▸ Source
We have compared the centroids shown in Fig. 1 to those computed using a full-hemispheric domain (north of 20°N) in order to provide a test of the sensitivity to the choice of lateral boundary. The two sets of patterns (not shown) are nearly identical over the hemispheric region 150°–30°W. The clusters that we have called the AH and AL have elements of both the Northern Hemisphere annular mode (Thompson and Wallace 2000) and the NAO (Hurrell 1995).
As in SM04, consistency with respect to variable and region also hold for values of k other than 4; however, it is important to note that they do hold for k = 4.
Finally, we show that the patterns given in Fig. 1 for NCEP54 are consistent with the cluster centroids obtained using other combinations of PCs retained and quasi-stationary filtering parameter α. Table 5 reports the average pattern correlation between the clusters of the standard NCEP54 calculation (six PCs, α = 0.50) and a number of other configurations. For each pair of configurations and for each k all possible pairwise matchings are considered, and the matching with the maximum average correlation is chosen.
5. Clusters of the Grand Ensemble
The cluster centroids of geopotential height for k = 4 are shown for the “Grand Ensemble” with the standard parameters (six EOFs, α = 0.50) in Fig. 4. Compared to Fig. 2, we are able to easily recognize the counterpart of the NCEP18 Alaskan ridge, Arctic low, and the Pacific trough from the simulations (Figs. 6a–c). (The corresponding pattern correlations are 0.74, 0.76, and 0.84.) The AH cluster in nature is replaced in the GCM results with a distinctive zonally oriented wave train pattern (Fig. 6d).
Despite the overall pattern agreement for the AR, AL, and PT regimes, there are some differences. To assess these differences, we compute the pattern correlation for each regime from the cluster analyses based on each of the 55 members of the EXP18 samples, and the cluster analysis based on the entire GE18. From these values we construct a probability distribution function, which is shown for each regime in Fig. 5. We match the regime centroids in each of the EXP18 sample clusters with those in the GE18 as before, by considering all possible pairings of k centroids and retaining the pairing with the largest average correlation. The width of the PDFs for the AL and AH patterns indicates that these clusters, although significant within the entire GE18, are less reproducible across samples than the AR and PT. In fact, if only two clusters are retained in the GE18 analysis (k = 2), the centroids obtained strongly resemble the AR and PT (not shown).

▸ Data block
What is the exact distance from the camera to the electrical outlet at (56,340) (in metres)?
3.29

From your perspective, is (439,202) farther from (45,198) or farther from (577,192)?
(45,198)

▸ Tasks to complete
1. Duplicate the weather-pattern cluster text from "We have compared" up to and including "NAO (Hurrell 1995).".
2. In the weather-pattern cluster text, what replaces the AH cluster in the GCM results?

▸ The responses
1.
We have compared the centroids shown in Fig. 1 to those computed using a full-hemispheric domain (north of 20°N) in order to provide a test of the sensitivity to the choice of lateral boundary. The two sets of patterns (not shown) are nearly identical over the hemispheric region 150°–30°W. The clusters that we have called the AH and AL have elements of both the Northern Hemisphere annular mode (Thompson and Wallace 2000) and the NAO (Hurrell 1995).

2. A distinctive zonally oriented wave train pattern.